Twenty percent of the 94 procurement files reviewed by the Office of the Auditor General were found to lack proper approvals. Contracts were extended without authorization, sometimes for trivial reasons, in 12 of 20 cases.

“One contract was extended seven months, with increased pricing, because the business unit did not have specifications ready for a new competition,” the audit reads.

In another case, expenses ended up being 10 times the maximum approved value because staff were “behind” on their work.

 “This contract was flagged in a monthly report for over two years.”

The audit comes almost a full year after a case of third-party fraud was uncovered by procurement staff. Last June, an employee flagged a one-time electronic transfer of $485,000 containing payment for three separate invoices.

The municipality alerted the Bank of Nova Scotia, which was able to intercept the withdrawal. Spokesperson Brendan Elliott says HRM has so-far recovered more than 90 percent of the money.

“We process over $700 million in transactions every year, with 70 percent of our payments made electronically,” states Elliott. “This is the first time in the history of the municipality that we have been victimized by a third-party payment fraud of this nature.”

Elliott wouldn’t disclose the vendor in question, under the advice of legal staff.

Wednesday’s audit says several improvements have been implemented in response to the fraud issue from last year, including a clear checklist for confirming any change in a vendor's banking information before authorizing a transaction.

But despite the new precautions, Colman-Sadd’s team found 65 percent of the time procurement staff were failing to confirm updated banking info with the vendor before releasing funds.

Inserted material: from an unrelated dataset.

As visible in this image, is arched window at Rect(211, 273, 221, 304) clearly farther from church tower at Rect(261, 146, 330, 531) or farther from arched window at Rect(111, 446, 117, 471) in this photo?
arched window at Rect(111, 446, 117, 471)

Monitoring of all those files is particularly weak, with 69 current and former employees having unauthorized access to purchase orders and vendor information. Procurement staff were also found to override policy and increase contracts without required approval.

A $2.5-million contract was approved by a business unit manager, bypassing both council and the CAO. Managers are supposed to only be able to approve tenders up to $100,000.

“To get the work through by skirting those controls is not acceptable,” said councillor Steve Craig in response to the OAG's findings.

Other problems outlined include missing conflict of interest disclosures—which are required under provincial law—and an opaque scoring system for tenders. Staff were unable to prove that 10 out of 32 cases examined went to the highest-scoring bidder.

“It would be remiss of me to not say that I’m highly disappointed,” said finance chair Bill Karsten. “I thought this committee had sent the message on previous occasions that procurement needed to be tightened up.”

Some of these same procurement issues were identified as far back as 2012, during a time when Halifax was dealing with the fallout from former CAO Dan English secretively approving an $8.1-million construction tender for the Washmill Underpass without council’s knowledge.

The city's procurement policies were updated last year, but the OAG says this latest audit shows staff seemingly don’t understand those rules or their approval limits.

Councillor Matt Whitman, who has been a vocal critic of procurement staff during past council meetings, asked what disciplinary penalties have been imposed for the uncovered blunders.

Chief administrative officer Jacques Dubé declined to get into personnel issues but told the finance committee that HRM management agrees with all 28 recommendations made by the auditor general.

Dubé will report back to audit and finance in three months with a progress update on implementing those proposals.

Last fiscal year, the city processed 50,000 purchase orders with a total value of just over $265 million.